Several weeks out of the year I spend time working through my local church doing mission work at Stewpot Food Pantry. Our job is to restock the pantry, prepare plastic shopping bags for distribution, repackage dry items that comes in bulk, and distribute food bags to the needy that come through the door. The bags are filled with your typical food items such as can goods, flour, sugar, corn meal, rice, beans, cereal, and peanut butter when it is available.
Other items are also given out when they are received. We've handled huge sacks of onions, potatoes, and tomatoes. Bread and crackers are always in limited supply. The area Pizza Huts are very good about sending their leftovers from the previous day. This past holiday season frozen turkeys were distributed that had been collected in an annual turkey drive.

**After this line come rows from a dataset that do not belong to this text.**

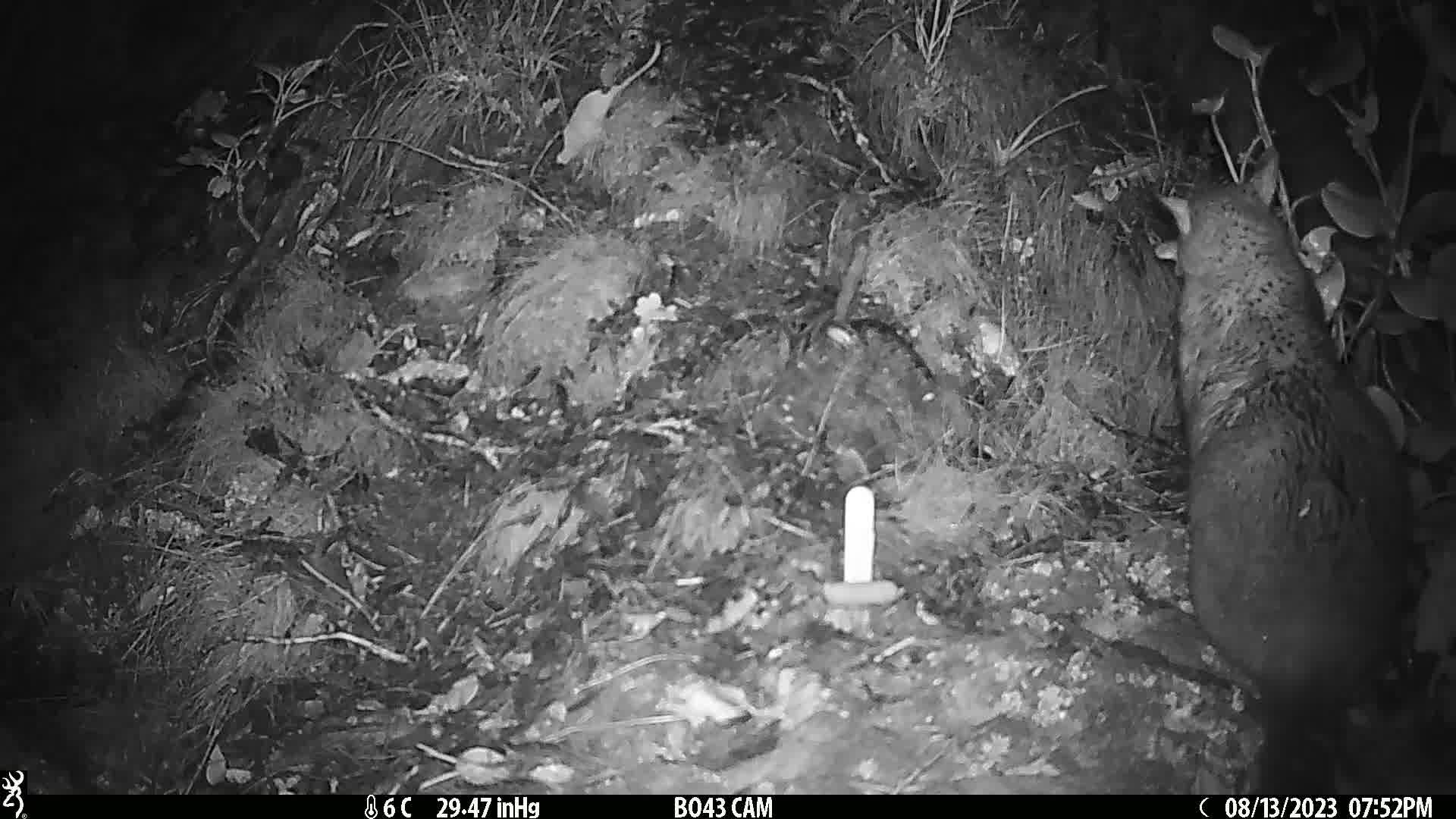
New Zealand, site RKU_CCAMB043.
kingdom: Animalia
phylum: Chordata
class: Mammalia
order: Diprotodontia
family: Phalangeridae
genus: Trichosurus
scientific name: Trichosurus vulpecula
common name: common brushtail possum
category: possum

There is a chest type freezer that I refer to as the mystery of the day freezer, because you never know what you will find in it. There has been frozen chicken from a local processing plant, even deer meat from local hunters.
On this particular day, the Pantry supervisor, Mr. Charles opens up the freezer, pauses, and says "oh my". I say "what's up"? Mr. Charles says: "there's a frozen hog head in here! Folks around here don't eat stuff like that. You want it?"
I scratch my head, make a phone call, and then say "yep! Got the perfect taker for it, my Dad!"
My Dad took that frozen hog head, and along with some other items he gets and makes the best Brunswick Stew you have ever tasted. He then jars it up and distributes it to folks in his community that are on social security.